The right-wing mayor, who withdrew from opposition primaries for lack of electoral potential, told Israeli media he believed “the opposition’s chances are equal (to Chavez’s) and even greater, mostly because it is bringing a message of renewal to all of Venezuela”. Ledezma added that he hopes “the current government will allow for democratic elections”.
President Chavez, who holds a double-digit lead against Capriles Radonski in every poll taken to date, instructed his government to break relations with Israel after the Israeli military killed some 1,500 Palestinians and wounded another 5,000 during its 2009 siege on Gaza.
At that time, the Venezuelan Ministry of Foreign Affairs issued a press release stating that “Israel has repeatedly ignored the calls of the United Nations, consistently and shamelessly violating the resolutions approved by overwhelming majorities of member countries, increasingly placing itself on the margin of international law” and added that “Israel’s state terrorism has cost the lives of the most vulnerable and innocent: children, women, and the elderly”.

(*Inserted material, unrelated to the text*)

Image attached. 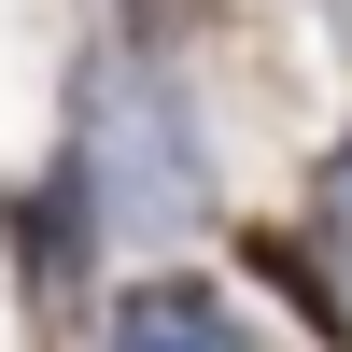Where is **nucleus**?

During his 3-day trip to Israel, the opposition’s Ledezma made no mention of Israel’s segregationist policies towards the Palestinians, the widely-condemned but ongoing blockade against those in Gaza, nor did he question the inhuman prison conditions currently under international scrutiny as several Palestinian hunger strikers near death.
Late last week, Venezuelan philosopher and TV journalist Miguel Angel Perez Pirela denounced the meeting between Ledezma and the Israeli Prime Minister, calling it “further evidence” of opposition plans to “destabilize” the country. Pirela reminded viewers that MUD spokesmen have now met with former Colombian President Alvaro Uribe, with right-wing members of the anti-Chavez community in Southern Florida, and, now, with Israel’s Netanyahu.
Pirela explained that Ledezma spent tax-payer funds to ﬁnance his trip to Israel, and used his time in the Middle East to request Israeli support for MUD presidential hopeful Capriles Radonski. In exchange for support, he said, Israel was promised “access to the country’s resources” if the opposition were to somehow take this year’s presidential election.
“He who doesn’t want to see has the right not to; he can joke things off and accuse us of paranoia”, said Pirela, “but this smells rotten”.
“There are strong signs that they [opposition ﬁgures] are showing us the exact location from which the bullets will be ﬁred”, he said, suggesting recent opposition meetings in Colombia, Miami, Florida, and Israel are evidence of a larger opposition strategy to destabilize Venezuela with international support.
With respect to Israel, in December 2011 and with no evidence to back his assertions, Israeli Vice Prime Minister Moshe Ya´alon accused Venezuela of working with Iran to create a “terrorist infrastructure” across the Americas that could be used to “attack the interests of the United States”.
In response to his statements, Venezuela’s Foreign Ministry afﬁrmed, “such abusive and tendentious statements, which come from the representative of a government that itself participates in terrorist attacks against the Arab peoples, are part of a continuous campaign of aggression against our people”.
Speaking at a pro-Chavez rally on Friday, Mayor of the Caracas Libertador Municipality and head of the Chavez re-election campaign Jorge Rodriguez denounced the opposition’s international positioning. In the border state of Tachira backing grassroots efforts to re-elect Venezuela’s socialist President, Rodriguez accused Capriles Radonski of traveling to Colombia “to seek advice from known drug trafﬁcker and confessed paramilitary ﬁgure, (former President) Alvaro Uribe”.
Rodriguez told those gathered, “the lazy Mayor of Caracas, Mayor Ledezma, recently made his way to Israel and is also meeting with representatives of the extreme right”.
“They’ve already lost hope in winning the election”, Rodriguez afﬁrmed, “but if they try taking the path of destabilization they’ll face the people and homeland, ready to defend the Revolution”.